小学生の頃は探偵小説を読んでいなかったのです。
乱歩の少年探偵団もホームズも、表紙が怖くて手に取ってなかったのです。

唯一読んでいたのはマガーク少年探偵団でしょうか。あれは好きでした。なので少年探偵団との出会いは彼らかも知れません。
ひとりひとり特徴があり特技があり役割がある。集団活動が苦手な僕も、少し憧れるのですよ。そして自分ならどの役どころがいいかなと考えるのです。
僕はリーダー志望はなく、リーダーの横にいる人に憧れましたね。副官とか参謀とかあれですよあれ。意外と同じように思っている人は多いようで。
実際、中高に至るまでクラスでは委員長は務めず委員長の相談役みたいなのが多かったです。影の支配者です。いや、そういうことではなく。

『憧れの少年探偵団』(秋梨惟喬)と遭遇。
少年探偵団に憧れた僕の前に現れた転校生。彼はまさしく名探偵にぴったりの頭脳を持っていた。
謎と推理のバランスが絶妙なんですね。初っ端は密室殺人事件を扱うのですが、それでも日常の延長線上に事件があるのです。その後の事件も同じく突飛になり過ぎない。でも魅力的である。
その上で謎を解く手がかりや道筋も、小学生離れし過ぎず、それでいて視点をずらすことの見事さにやられるのです。
名探偵ゆえの見えてしまう、わかってしまう苦悩も描く。子どもにそれを背負わせるのかと思わなくもないが、フォローもある。何より仲間がそのことに気づき心を配る。そこもいいんです。
作者に数合わせと言われた子も、それぞれが語り手となって動くことで個性を発揮する。力自慢の子は人をよく見て観察しているし、情報係の子も頭でっかちなわけじゃない。
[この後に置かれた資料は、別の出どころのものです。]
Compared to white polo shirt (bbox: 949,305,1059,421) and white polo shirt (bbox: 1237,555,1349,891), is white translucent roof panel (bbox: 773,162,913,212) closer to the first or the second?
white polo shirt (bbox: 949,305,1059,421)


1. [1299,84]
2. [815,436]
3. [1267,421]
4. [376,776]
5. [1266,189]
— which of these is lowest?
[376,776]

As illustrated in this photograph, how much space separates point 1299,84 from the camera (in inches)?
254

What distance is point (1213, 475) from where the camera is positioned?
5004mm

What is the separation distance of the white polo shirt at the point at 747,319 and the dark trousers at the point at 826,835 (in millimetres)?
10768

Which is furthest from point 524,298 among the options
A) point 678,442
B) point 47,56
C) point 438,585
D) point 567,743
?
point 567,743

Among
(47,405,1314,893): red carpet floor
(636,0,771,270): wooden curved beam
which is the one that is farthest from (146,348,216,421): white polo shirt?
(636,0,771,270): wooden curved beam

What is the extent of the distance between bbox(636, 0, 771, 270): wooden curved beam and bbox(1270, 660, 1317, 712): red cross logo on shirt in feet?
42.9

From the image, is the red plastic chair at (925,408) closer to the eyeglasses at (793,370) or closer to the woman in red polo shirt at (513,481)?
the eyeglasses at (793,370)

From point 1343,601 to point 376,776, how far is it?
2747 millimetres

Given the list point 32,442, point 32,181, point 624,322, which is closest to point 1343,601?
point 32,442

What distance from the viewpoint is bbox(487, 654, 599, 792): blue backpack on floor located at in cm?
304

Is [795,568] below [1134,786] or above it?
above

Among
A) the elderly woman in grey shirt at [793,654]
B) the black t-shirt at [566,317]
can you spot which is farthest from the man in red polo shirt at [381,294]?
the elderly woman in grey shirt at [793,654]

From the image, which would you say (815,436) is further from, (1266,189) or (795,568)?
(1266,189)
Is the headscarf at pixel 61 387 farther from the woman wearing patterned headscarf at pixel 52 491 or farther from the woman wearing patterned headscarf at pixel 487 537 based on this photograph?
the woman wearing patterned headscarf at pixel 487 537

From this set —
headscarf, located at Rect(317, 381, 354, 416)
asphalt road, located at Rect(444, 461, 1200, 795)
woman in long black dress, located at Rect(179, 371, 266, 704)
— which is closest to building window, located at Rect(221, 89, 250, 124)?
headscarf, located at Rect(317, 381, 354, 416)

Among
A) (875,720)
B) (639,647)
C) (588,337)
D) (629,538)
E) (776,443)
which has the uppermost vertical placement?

ひとりひとりが語ることで、グループとしての面白みも増す展開が素敵なのです。
だからこそ、最後のエピソードの最後に明かされる顛末が、きらり輝くのですね。

創元推理文庫から出ているものではありますが、子どもたちにミステリの面白さ、少年探偵団の面白さを伝えてくれるものとして紹介したい作品ですね。